The United Nations and its humanitarian partners appealed today for $1.5 billion to assist civilians affected by the ongoing conflict in Syria over the next six months, including those inside the country as well as those taking refuge beyond its borders. 

The bulk of the appeal – $1 billion – is for the Syria Regional Response Plan, which will support refugees fleeing Syria to Jordan, Iraq, Lebanon, Turkey and Egypt. It is based on estimates that up to a million Syrian refugees will need help during the first half of 2013. 
More than $519 million will be needed to support an estimated four million people inside Syria who need urgent humanitarian assistance, including an estimated two million internally displaced persons (IDPs). 

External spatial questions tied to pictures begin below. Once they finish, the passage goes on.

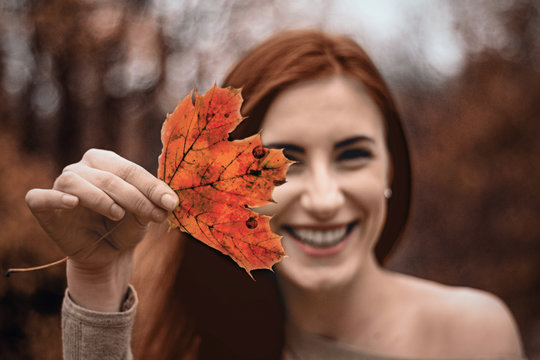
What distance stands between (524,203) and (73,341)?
5809mm

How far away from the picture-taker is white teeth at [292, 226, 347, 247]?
1121 millimetres

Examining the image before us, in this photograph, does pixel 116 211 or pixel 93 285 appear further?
pixel 93 285

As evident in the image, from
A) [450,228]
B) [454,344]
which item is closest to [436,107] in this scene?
[450,228]

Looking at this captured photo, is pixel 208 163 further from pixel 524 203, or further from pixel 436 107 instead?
pixel 436 107

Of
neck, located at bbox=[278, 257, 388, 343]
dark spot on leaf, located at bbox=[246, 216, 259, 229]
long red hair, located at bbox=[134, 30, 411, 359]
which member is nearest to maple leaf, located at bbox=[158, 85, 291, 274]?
dark spot on leaf, located at bbox=[246, 216, 259, 229]

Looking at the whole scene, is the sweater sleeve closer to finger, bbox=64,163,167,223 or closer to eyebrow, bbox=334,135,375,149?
finger, bbox=64,163,167,223

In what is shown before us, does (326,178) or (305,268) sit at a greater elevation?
(326,178)

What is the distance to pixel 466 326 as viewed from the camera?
131 centimetres

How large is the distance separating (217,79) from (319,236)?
11.5 feet

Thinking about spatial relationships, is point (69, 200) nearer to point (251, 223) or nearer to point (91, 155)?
point (91, 155)

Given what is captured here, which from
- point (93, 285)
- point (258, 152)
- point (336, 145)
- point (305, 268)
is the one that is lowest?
point (305, 268)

“The violence in Syria is raging and there are nearly no more safe areas where people flee to and find safety, as most parts of the country have now become engulfed in violence, including the capital, Damascus,” the Regional Humanitarian Coordinator for Syria, Radhouane Nouicer, told a news conference in Geneva.  

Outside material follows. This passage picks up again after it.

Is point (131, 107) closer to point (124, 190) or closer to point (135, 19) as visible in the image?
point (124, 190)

Together, the 2013 Syria Humanitarian Assistance Response Plan – which covers relief activities inside Syria – and the new Syria Regional Response Plan comprise the largest short-term humanitarian appeal ever. They have been revised several times over the course of this year. 

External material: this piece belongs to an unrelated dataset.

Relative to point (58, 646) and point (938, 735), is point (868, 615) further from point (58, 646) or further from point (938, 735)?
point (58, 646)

“We are especially focusing on life-saving interventions and aiming to help people who have become displaced, host families and communities, and the poor suffering from the multiple effects of the current events,” Mr. Nouicer said. 
The number of people in need of assistance inside Syria has quadrupled from one million in March 2012 to four million in December. The main needs outlined in the Syria Humanitarian Assistance Response Plan include food assistance, shelter, water and sanitation, nutrition and emergency medical services, cash assistance, basic services, and non-food items, such as mattresses and bedding, kitchen and hygiene sets, and clothes. 
Mr. Nouicer noted that it was “highly unusual” for such plans to be revised so often, which reflected the dramatically deteriorating humanitarian situation in Syria. “The magnitude of this humanitarian crisis is indisputable,” he said. 
“This massive humanitarian crisis requires urgent support from governments, businesses and private individuals,” UNHCR’s Regional Coordinator for Syrian Refugees, Panos Moumtzis, told today’s press conference in Geneva. 
“Unless these funds come quickly, we will not be able to fully respond to the life-saving needs of civilians who flee Syria every hour of the day – many in a truly desperate condition,” he added.